Esercizio nelle fasi successive della malattia di Parkinson
Nel loro nuovo studio, i ricercatori hanno esaminato l’esercizio nelle prime fasi della malattia e hanno riportato benefici specifici e sostanziali.
L’esercizio fisico potrebbe anche essere utile nelle fasi successive e avere obiettivi diversi, osservano gli esperti.
“Nelle fasi successive della malattia di Parkinson, i principali benefici dell’esercizio fisico potrebbero potenzialmente spostarsi verso il mantenimento della mobilità, forza, equilibrio e flessibilità e il miglioramento della qualità della vita”, ha affermato Truong. “Come sappiamo, l’esercizio fisico potrebbe anche aiutare a gestire sintomi come la stitichezza, migliorare l’umore e il sonno. L’esercizio di equilibrio riduce il rischio di cadute.
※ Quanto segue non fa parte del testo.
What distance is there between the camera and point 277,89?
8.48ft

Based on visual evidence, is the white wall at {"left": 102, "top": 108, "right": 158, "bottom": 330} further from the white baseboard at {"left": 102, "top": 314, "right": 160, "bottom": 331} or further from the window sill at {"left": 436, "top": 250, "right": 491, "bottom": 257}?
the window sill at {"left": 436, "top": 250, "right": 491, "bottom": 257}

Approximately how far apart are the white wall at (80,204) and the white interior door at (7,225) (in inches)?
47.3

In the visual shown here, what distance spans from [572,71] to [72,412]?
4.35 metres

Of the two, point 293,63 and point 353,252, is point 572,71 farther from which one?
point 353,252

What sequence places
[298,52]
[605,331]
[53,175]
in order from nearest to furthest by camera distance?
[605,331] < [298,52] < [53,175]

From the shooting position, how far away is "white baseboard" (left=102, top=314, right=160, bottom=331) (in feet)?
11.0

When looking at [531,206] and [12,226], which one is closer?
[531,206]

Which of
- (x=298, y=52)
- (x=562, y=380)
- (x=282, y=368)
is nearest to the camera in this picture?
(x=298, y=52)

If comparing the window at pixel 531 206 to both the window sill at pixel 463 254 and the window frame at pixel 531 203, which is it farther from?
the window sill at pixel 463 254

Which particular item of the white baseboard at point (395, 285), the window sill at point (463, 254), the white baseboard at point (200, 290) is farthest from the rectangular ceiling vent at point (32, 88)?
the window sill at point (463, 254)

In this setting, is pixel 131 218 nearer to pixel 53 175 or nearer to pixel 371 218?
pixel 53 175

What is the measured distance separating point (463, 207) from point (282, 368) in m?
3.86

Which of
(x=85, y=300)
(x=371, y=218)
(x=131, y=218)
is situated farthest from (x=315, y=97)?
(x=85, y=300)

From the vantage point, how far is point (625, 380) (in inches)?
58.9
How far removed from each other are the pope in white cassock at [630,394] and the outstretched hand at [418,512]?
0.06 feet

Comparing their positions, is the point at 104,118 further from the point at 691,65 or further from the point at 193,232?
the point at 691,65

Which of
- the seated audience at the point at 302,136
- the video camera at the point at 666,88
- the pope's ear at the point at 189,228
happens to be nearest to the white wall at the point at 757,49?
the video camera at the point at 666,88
“Tuttavia, è importante notare che le persone nelle fasi successive della malattia di Parkinson hanno spesso sintomi più gravi e possono anche avere altri problemi di salute”, ha detto Truong. “Pertanto, qualsiasi programma di esercizi deve essere attentamente progettato per garantire sicurezza ed efficacia per le condizioni e le esigenze specifiche dell’individuo.”